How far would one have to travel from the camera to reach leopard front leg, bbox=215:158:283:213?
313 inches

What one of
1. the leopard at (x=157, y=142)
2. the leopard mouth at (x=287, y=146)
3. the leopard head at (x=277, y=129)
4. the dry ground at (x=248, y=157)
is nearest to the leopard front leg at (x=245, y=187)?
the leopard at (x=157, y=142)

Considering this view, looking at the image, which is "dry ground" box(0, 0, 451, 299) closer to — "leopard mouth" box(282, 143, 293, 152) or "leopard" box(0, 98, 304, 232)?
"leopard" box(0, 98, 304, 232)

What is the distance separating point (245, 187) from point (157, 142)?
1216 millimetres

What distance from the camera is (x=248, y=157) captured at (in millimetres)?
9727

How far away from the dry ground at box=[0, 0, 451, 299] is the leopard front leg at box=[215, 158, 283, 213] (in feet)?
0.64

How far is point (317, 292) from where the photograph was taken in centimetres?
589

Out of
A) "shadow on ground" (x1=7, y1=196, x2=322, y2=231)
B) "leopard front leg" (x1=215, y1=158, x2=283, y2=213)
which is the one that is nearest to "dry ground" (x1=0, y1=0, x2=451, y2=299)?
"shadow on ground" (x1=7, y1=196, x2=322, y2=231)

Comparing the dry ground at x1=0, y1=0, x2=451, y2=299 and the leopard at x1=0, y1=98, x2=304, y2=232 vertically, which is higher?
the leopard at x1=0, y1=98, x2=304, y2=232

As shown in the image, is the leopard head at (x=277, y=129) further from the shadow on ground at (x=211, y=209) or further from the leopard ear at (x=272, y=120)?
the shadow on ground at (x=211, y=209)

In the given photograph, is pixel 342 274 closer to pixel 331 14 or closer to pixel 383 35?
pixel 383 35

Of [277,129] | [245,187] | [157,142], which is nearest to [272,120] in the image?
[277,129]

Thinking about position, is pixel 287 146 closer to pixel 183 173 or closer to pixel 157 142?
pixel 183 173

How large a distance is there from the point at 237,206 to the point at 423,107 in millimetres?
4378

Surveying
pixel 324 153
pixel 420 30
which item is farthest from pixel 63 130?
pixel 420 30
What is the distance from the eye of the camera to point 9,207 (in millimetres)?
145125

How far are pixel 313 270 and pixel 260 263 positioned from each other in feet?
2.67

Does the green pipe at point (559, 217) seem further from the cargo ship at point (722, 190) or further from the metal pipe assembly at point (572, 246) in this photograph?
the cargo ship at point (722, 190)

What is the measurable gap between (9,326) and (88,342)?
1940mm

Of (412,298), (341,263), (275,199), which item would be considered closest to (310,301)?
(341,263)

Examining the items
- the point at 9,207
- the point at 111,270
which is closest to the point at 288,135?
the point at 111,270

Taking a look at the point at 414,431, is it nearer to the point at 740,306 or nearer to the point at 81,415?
────────────────
→ **Required work**
Please rewrite all of the lines above, changing "metal pipe assembly" to "steel pipe assembly" and leaving everything else the same.

→ **Reply**
How far would one have to travel from the camera to reach leopard front leg, bbox=215:158:283:213?
313 inches

What one of
1. the leopard at (x=157, y=142)
2. the leopard mouth at (x=287, y=146)
3. the leopard head at (x=277, y=129)
4. the dry ground at (x=248, y=157)
is nearest to the leopard front leg at (x=245, y=187)?
the leopard at (x=157, y=142)

Considering this view, looking at the image, which is "dry ground" box(0, 0, 451, 299) closer to — "leopard mouth" box(282, 143, 293, 152) or "leopard" box(0, 98, 304, 232)?
"leopard" box(0, 98, 304, 232)

What is the distance separating point (245, 187) from point (157, 142)?
1216 millimetres

What distance from the camera is (x=248, y=157) captured at (in millimetres)?
9727

How far away from the dry ground at box=[0, 0, 451, 299] is the leopard front leg at box=[215, 158, 283, 213] (in feet)?
0.64

How far is point (317, 292) from where the photograph was taken in centimetres?
589

Out of
A) "shadow on ground" (x1=7, y1=196, x2=322, y2=231)
B) "leopard front leg" (x1=215, y1=158, x2=283, y2=213)
which is the one that is nearest to "dry ground" (x1=0, y1=0, x2=451, y2=299)?
"shadow on ground" (x1=7, y1=196, x2=322, y2=231)

Comparing the dry ground at x1=0, y1=0, x2=451, y2=299 and the leopard at x1=0, y1=98, x2=304, y2=232 vertically, which is higher?
the leopard at x1=0, y1=98, x2=304, y2=232

As shown in the image, is the leopard head at (x=277, y=129) further from the shadow on ground at (x=211, y=209) or further from the leopard ear at (x=272, y=120)?
the shadow on ground at (x=211, y=209)

In the given photograph, is pixel 342 274 closer to pixel 331 14 or closer to pixel 383 35?
pixel 383 35

Of [277,129] | [245,187] | [157,142], which is nearest to [272,120] in the image?
[277,129]

Thinking about position, is pixel 287 146 closer to pixel 183 173 or closer to pixel 157 142?
pixel 183 173

How large a distance is there from the point at 237,206 to the point at 423,107 in millimetres?
4378

Surveying
pixel 324 153
pixel 420 30
which item is farthest from pixel 63 130?
pixel 420 30
What is the distance from the eye of the camera to point 9,207 (in millimetres)?
145125

How far are pixel 313 270 and pixel 260 263 positioned from each other in feet?
2.67

Does the green pipe at point (559, 217) seem further from the cargo ship at point (722, 190) or further from the steel pipe assembly at point (572, 246) in this photograph?
the cargo ship at point (722, 190)

What is the measurable gap between (9,326) and (88,342)?
1940mm

Of (412,298), (341,263), (275,199), which item would be considered closest to (310,301)?
(341,263)

Examining the items
- the point at 9,207
- the point at 111,270
which is closest to the point at 288,135?
the point at 111,270

Taking a look at the point at 414,431, is it nearer to the point at 740,306 or nearer to the point at 81,415?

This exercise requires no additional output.